Three American students have graduated with distinction, with one graduate having his signature piece exhibited at the Scottish parliament.
New Yorker Zachary Schnitzer had his draughtsman’s table chosen for the parliamentary exhibition by Professor Christopher Breward, principal of the Edinburgh Collage of Art, from over 100 other pieces at the school’s 2017 graduate exhibition.
Anselm Fraser, principal of the Chippendale school, said that “it is always a pleasure to welcome American students to the school as they bring such vibrancy and creativity to their designs.
“This year, our three American students were no exception, and each has demonstrated genuine skills and talent, producing pieces of furniture that have form, function and real craftsmanship,” he said.
The three students are:
Zachary, from New York, studied studio art, engineering design and sculpture at college in Pennsylvania.
His background in art and architecture has given him the skills and perspective to blend form and function into pieces of furniture that are both visually-stunning but utterly practical.
His signature piece is a draughtsman’s table in solid oak that can be set to any angle for the perfect working position. The table comes complete with a matching stool.
Apart from the school’s public exhibitions and parliamentary display, he’s also exhibiting at the New Designers Exhibition in London this summer – with pieces including a “springy” table made from American oak and ash, with steam-bent springs that give a playful accent to an otherwise functional piece.
Zachary will then be returning to the States to pursue a career in furniture design and making.
Zoe Cohen, born and raised in Connecticut, is a far-travelled woodworker whose furniture designs are carefully thought out interplays between form and function.
Her international and design perspectives have been shaped by four years at Vassar College studying psychology followed by two years teaching English in China.
Her passion for woodworking started in High School where she helped design and build theatre sets, and her year at the Chippendale school has seen her develop real skills to allow her to realise her natural design talent.
One of the signature pieces she created during her year at the Chippendale school was a beech writing desk embodying both practicality and a playful aesthetic.

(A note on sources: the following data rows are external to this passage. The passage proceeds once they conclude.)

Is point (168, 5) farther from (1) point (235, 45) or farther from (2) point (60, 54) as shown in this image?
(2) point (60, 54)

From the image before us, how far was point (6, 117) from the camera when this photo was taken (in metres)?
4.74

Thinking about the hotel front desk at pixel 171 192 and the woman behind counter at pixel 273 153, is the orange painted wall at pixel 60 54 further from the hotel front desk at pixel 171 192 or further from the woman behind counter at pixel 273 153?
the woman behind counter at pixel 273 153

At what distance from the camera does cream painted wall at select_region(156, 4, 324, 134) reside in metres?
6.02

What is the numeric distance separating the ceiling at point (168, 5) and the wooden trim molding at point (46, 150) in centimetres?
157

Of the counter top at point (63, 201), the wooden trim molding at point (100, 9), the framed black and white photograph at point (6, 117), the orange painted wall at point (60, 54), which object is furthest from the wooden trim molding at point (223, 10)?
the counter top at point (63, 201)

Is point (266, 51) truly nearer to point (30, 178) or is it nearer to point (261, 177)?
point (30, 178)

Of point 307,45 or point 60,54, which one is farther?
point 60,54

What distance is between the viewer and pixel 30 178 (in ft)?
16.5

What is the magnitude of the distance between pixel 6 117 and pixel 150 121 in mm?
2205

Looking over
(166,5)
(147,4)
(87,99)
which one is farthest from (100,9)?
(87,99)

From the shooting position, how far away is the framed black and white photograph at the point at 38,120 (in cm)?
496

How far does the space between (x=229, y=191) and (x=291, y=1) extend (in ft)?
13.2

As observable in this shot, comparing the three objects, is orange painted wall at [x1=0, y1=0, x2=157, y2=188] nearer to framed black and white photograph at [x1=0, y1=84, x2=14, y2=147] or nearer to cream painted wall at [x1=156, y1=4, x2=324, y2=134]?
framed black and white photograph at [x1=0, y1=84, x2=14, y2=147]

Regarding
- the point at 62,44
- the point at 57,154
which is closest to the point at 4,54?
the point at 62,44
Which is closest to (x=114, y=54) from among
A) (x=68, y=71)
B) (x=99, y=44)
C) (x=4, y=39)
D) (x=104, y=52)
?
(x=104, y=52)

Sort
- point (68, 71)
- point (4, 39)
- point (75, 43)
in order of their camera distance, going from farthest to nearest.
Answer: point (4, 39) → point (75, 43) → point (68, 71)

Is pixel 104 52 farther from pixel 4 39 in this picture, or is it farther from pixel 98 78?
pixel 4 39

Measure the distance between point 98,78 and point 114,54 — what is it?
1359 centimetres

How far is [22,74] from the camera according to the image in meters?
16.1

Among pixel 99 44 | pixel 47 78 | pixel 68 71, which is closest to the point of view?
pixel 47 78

While the desk is solidly grounded, with square and geometric lines, hand-planed spars jut through the desk at an angle to support floating trays reminiscent of children’s swings.
It is that juxtaposition between solidity and the unexpected that makes her piece so beguiling, underlining her ability to look beyond the conventional and use fun to break up symmetry.
Zoe will now be continuing to travel while charting a career in woodworking.
Spencer Renna, from New York, worked for years in environmental advocacy before committing full time to woodwork and design at the Chippendale school.
His signature piece that will also be on display at the New Designers Exhibition in London is a Mad Men drinks cabinet made from rosewood veneer and hardwood elm. It is a retro piece, designed to resemble a fashion popular in modern furniture in the mid to late sixties.
Spencer will soon be returning to New York and setting up a work space that caters to residents new and old and who are looking for unique and bespoke handmade pieces for their homes.
Anselm Fraser said: “I wish all three the very best in their future careers. They have shown the commitment and talent to build successful careers.”